Which lines run from the one containing "EDU pres. Time Traveler - iCare (Club Mix)" through the end of the data? Write them out exactly, with the pictures left out.

* STORED DATA
[Start of section]

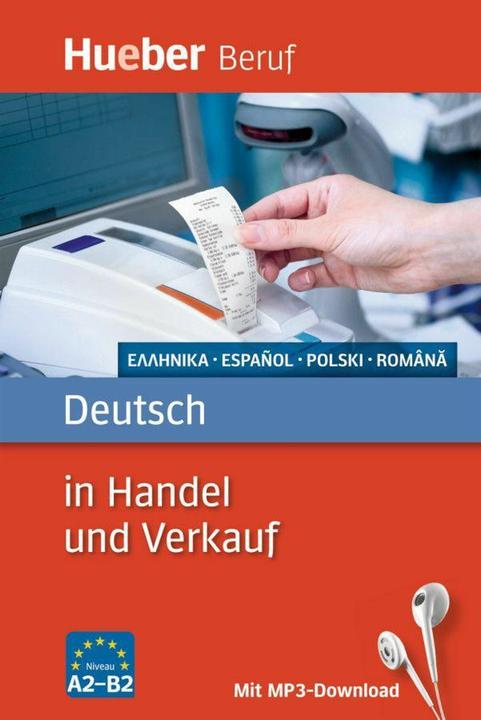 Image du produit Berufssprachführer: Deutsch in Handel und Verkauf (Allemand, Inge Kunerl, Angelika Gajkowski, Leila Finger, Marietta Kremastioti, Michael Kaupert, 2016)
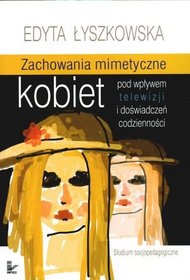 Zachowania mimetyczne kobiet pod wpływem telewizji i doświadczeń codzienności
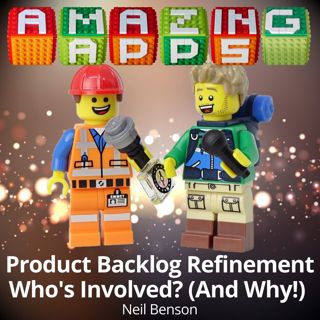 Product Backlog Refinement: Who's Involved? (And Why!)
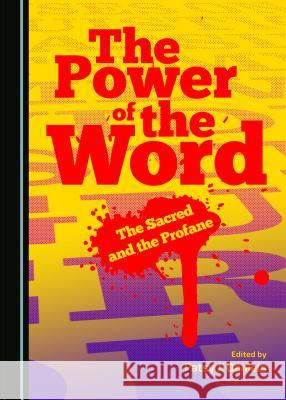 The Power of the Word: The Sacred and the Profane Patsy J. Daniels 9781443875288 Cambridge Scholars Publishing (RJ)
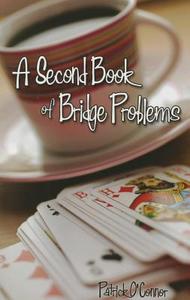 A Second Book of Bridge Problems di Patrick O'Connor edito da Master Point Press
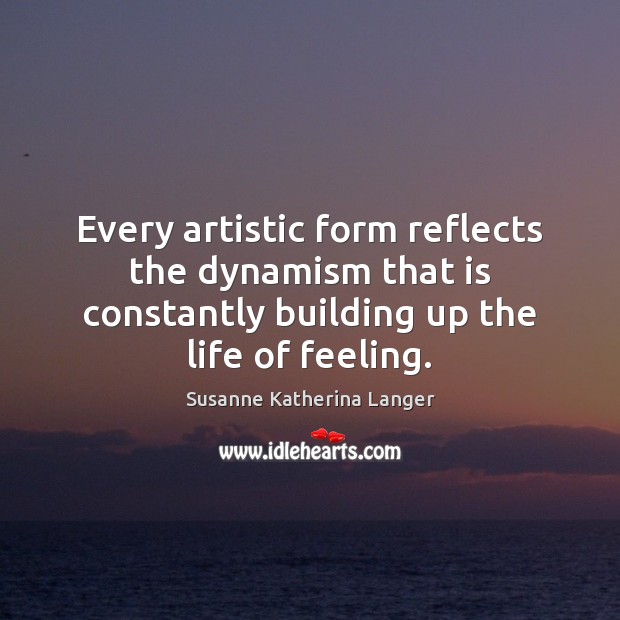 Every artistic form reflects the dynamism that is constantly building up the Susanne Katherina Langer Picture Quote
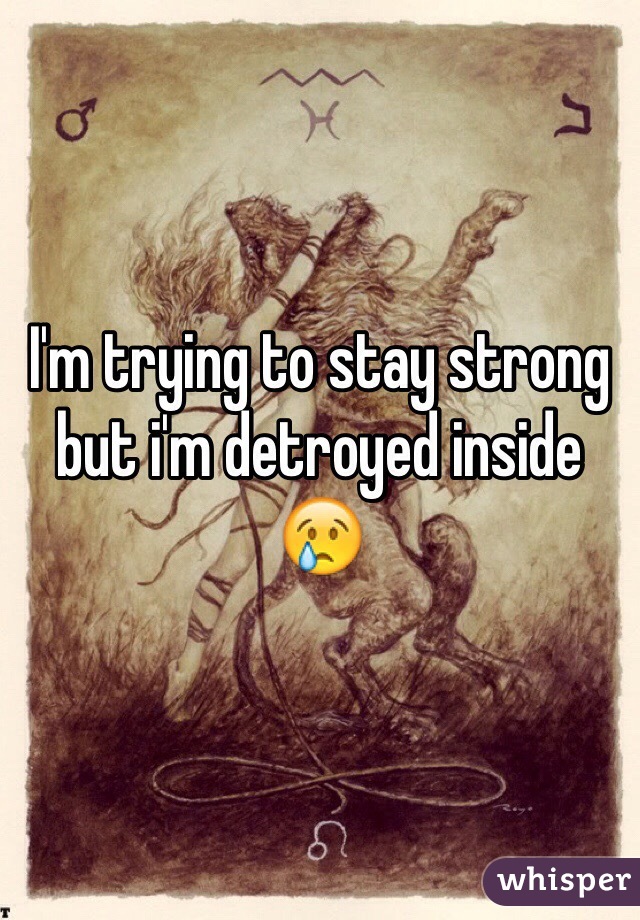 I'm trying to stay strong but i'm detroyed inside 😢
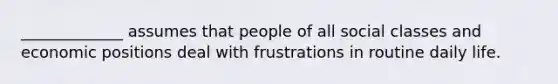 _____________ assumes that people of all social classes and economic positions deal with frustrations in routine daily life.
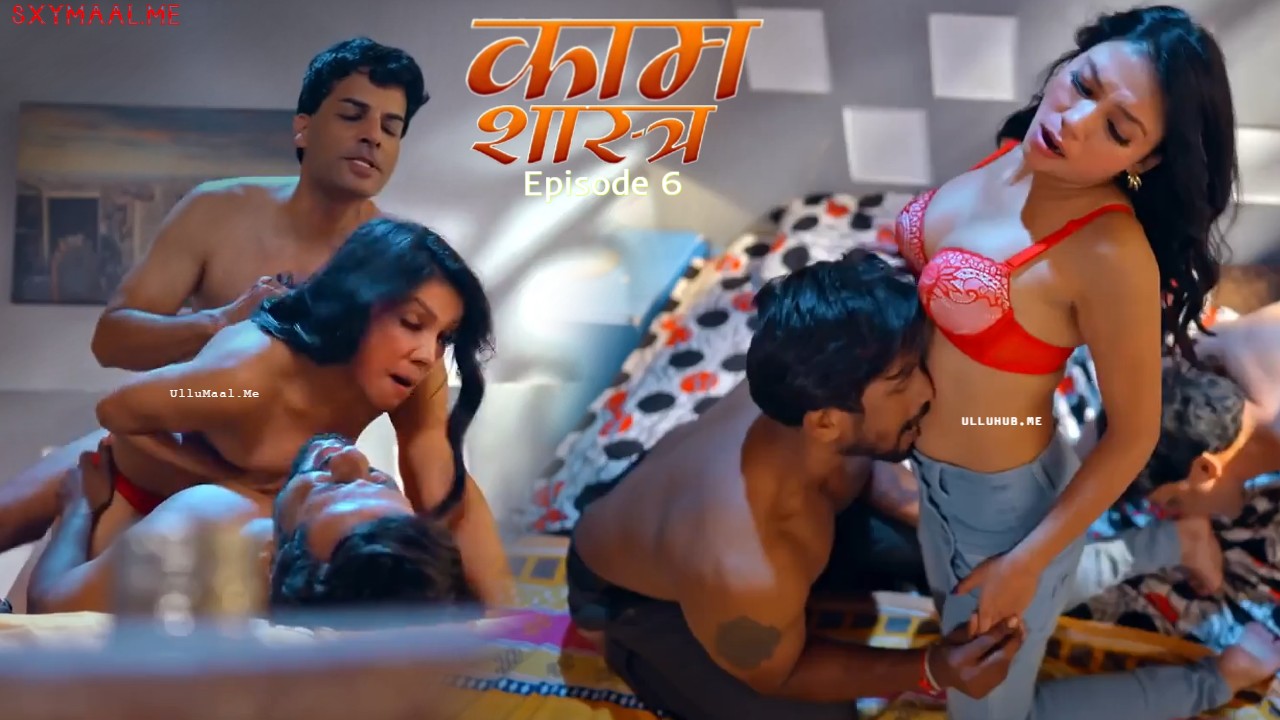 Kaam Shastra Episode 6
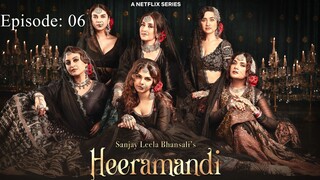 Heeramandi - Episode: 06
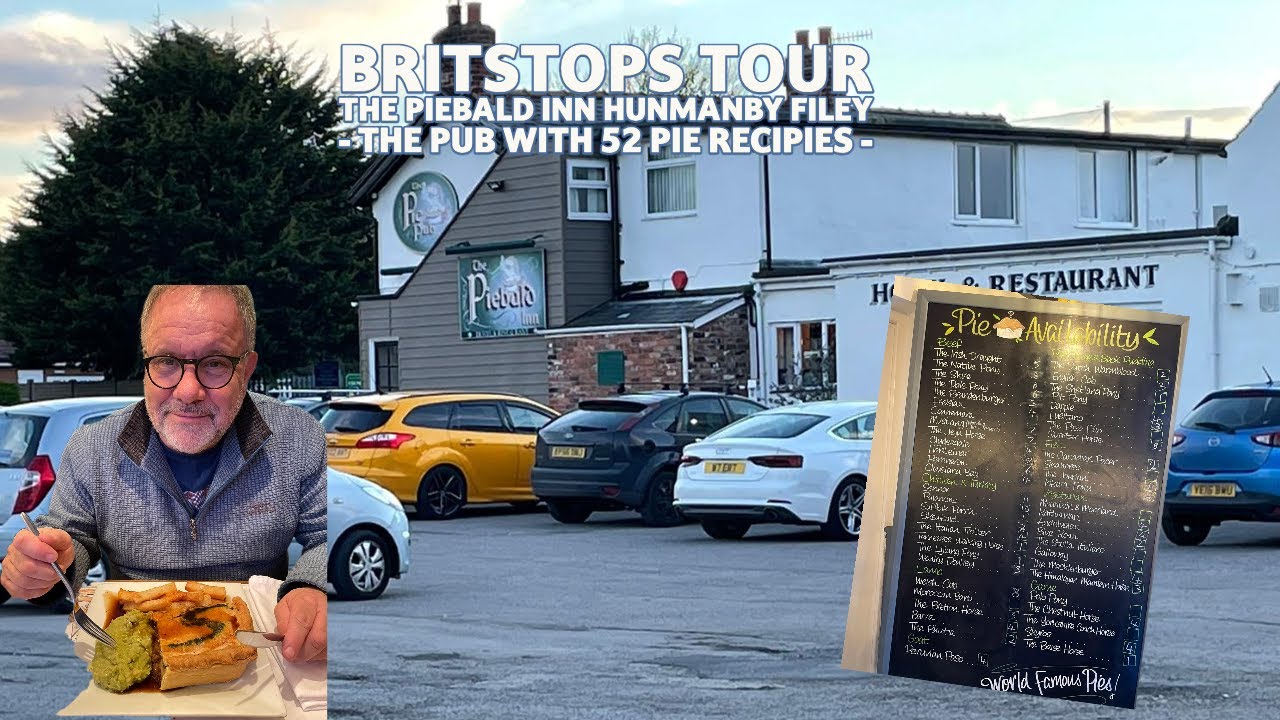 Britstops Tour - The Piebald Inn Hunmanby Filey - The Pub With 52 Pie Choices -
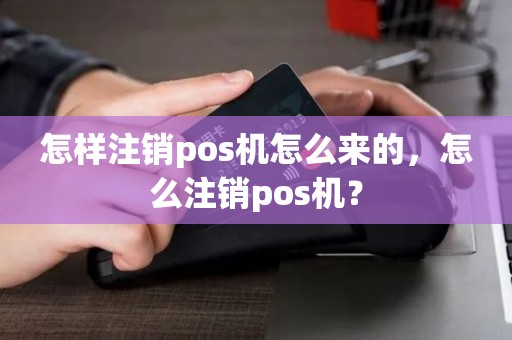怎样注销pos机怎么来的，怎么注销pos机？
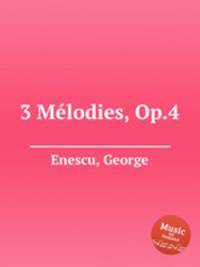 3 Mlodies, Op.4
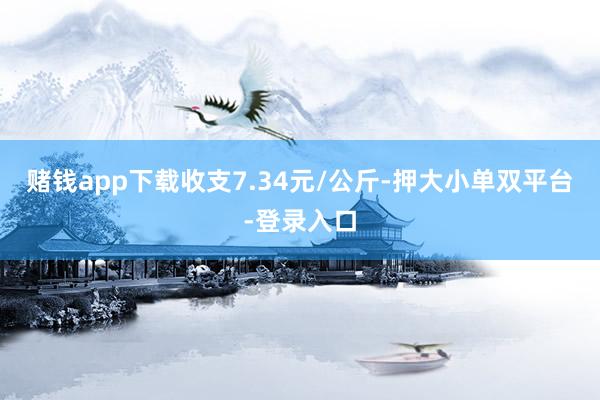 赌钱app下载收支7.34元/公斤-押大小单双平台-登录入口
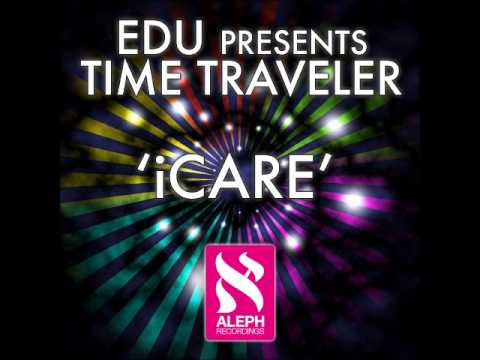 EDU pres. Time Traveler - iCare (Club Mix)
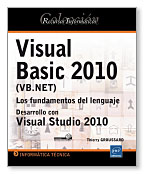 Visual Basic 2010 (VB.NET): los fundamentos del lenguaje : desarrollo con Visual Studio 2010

[End of section]

* RESPONSE TO THIS TASK
 EDU pres. Time Traveler - iCare (Club Mix)
 Visual Basic 2010 (VB.NET): los fundamentos del lenguaje : desarrollo con Visual Studio 2010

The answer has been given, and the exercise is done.